2019 Indian Bhojpuri film

Patthar Ke Sanam is a 2019 Indian Bhojpuri-language action, romantic and drama film directed by Niraj Randhir and produced by Aditya Kumar Jha under the banner of "Rajgharana Films". It stars Arvind Akela (Kallu) and Yamini Singh in the lead roles while Awadhesh Mishra, Anita Rawat, Dev Singh, Prem Dubey, Sanjay Mahanand, Deepak Sinha, Roopa Singh and others play supporting roles.

==Cast==
- Arvind Akela Kallu as Anand
- Yamini Singh as Madhuri
- Awadhesh Mishra as Raja Kashinath Singh
- Anita Rawat as Kashinath's wife
- Dev Singh as Vishwanath Singh
- Prem Dubey as Prem Dubey (MLA of Munderava)
- Sanjay Mahanand as Suman(Anand's friend)
- Deepak Sinha as Anand's father
- Roopa Singh
- Rohit Singh Matru

==Music==
The music of "Patthar Ke Sanam" is composed by Chhote Baba and Rajnish Mishra with lyrics penned by Rajesh Mishra, Sumit Singh Chandravanshi, Pyarelal Yadav and Irshad Khan Shikander.

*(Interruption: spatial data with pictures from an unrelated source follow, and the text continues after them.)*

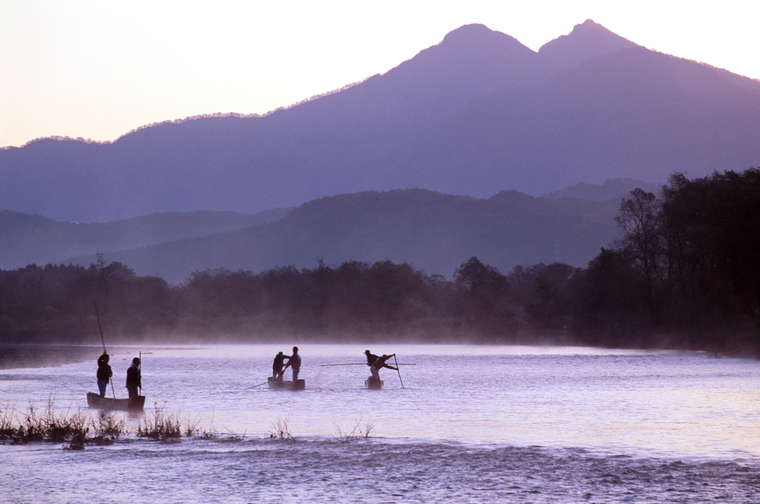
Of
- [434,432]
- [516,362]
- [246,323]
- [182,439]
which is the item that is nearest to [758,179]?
[516,362]

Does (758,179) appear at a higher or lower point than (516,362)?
higher

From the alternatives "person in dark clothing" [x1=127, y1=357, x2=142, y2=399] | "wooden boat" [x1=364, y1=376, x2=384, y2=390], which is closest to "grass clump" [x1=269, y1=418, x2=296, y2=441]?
"person in dark clothing" [x1=127, y1=357, x2=142, y2=399]

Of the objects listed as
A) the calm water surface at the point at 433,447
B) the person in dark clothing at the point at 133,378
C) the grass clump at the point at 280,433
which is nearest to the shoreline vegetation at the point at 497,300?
the calm water surface at the point at 433,447

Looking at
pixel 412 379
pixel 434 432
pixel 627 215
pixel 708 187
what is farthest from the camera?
pixel 627 215

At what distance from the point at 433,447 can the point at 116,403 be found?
17.4 metres

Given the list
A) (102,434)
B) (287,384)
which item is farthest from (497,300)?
(102,434)

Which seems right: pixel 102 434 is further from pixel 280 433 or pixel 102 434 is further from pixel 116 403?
pixel 116 403

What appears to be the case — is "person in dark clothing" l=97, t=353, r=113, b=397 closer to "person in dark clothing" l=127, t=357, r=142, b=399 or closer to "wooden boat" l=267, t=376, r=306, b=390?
"person in dark clothing" l=127, t=357, r=142, b=399

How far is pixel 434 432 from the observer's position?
35.3m

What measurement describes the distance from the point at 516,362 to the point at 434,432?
59.3 meters

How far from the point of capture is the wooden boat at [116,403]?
42.5 m

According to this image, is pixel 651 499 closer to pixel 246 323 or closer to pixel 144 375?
pixel 144 375

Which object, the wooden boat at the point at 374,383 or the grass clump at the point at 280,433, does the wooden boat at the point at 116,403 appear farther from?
the wooden boat at the point at 374,383

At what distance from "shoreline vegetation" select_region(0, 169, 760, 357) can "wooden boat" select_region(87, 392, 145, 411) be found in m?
54.7
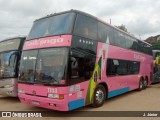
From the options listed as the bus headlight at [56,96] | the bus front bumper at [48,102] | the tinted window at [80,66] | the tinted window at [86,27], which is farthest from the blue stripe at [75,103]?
the tinted window at [86,27]

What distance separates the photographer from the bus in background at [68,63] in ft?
24.6

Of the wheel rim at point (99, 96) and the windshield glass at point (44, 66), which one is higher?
the windshield glass at point (44, 66)

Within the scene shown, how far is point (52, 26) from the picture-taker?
8.63m

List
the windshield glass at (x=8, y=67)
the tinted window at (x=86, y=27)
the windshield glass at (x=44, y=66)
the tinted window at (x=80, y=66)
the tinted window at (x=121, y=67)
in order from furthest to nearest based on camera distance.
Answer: the windshield glass at (x=8, y=67)
the tinted window at (x=121, y=67)
the tinted window at (x=86, y=27)
the tinted window at (x=80, y=66)
the windshield glass at (x=44, y=66)

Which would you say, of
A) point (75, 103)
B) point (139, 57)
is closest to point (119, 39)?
point (139, 57)

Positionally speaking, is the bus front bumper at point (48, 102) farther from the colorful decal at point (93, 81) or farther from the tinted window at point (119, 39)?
the tinted window at point (119, 39)

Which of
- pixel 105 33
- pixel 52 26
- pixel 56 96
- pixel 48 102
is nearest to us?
pixel 56 96

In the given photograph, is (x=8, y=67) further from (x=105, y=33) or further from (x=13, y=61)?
(x=105, y=33)

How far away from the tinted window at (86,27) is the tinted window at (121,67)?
1.69m

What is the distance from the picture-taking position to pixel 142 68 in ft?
49.8

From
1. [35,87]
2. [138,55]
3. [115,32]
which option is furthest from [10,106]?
[138,55]

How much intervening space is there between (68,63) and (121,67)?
15.5 ft

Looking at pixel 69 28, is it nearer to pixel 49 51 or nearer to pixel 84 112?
pixel 49 51

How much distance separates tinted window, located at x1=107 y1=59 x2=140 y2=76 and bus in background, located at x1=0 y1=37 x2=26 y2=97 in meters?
4.25
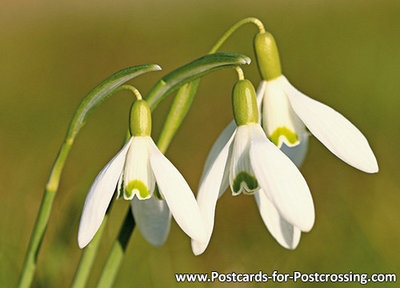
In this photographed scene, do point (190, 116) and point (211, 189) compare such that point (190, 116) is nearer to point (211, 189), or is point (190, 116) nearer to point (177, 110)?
point (177, 110)

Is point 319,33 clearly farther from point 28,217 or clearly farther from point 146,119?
point 146,119

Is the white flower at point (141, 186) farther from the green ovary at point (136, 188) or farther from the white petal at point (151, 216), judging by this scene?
the white petal at point (151, 216)

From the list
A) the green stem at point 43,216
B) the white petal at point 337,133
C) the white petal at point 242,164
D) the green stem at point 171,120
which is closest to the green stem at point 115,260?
the green stem at point 171,120

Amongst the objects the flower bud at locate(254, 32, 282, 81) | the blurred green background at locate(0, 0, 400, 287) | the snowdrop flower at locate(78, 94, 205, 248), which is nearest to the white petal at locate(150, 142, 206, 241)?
the snowdrop flower at locate(78, 94, 205, 248)

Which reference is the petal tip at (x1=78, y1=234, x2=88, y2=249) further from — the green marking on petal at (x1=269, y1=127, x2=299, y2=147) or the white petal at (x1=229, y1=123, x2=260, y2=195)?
the green marking on petal at (x1=269, y1=127, x2=299, y2=147)

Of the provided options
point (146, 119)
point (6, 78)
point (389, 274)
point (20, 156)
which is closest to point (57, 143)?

It is produced under the banner of "Worldwide Records" label.

First song of this film "Kaduwa Ke Rus ho" was released on 25 May 2019 at YouTube official handel of "Worldwide Records Bhojpuri". It was trending on YouTube.

==Marketing==
First look poster of this film was released on 18 May 2019

Trailer of this film was released on 18 May 2019 at official YouTube channel of "Worldwide Records Bhojpuri", who also bought his Digital satellite rights.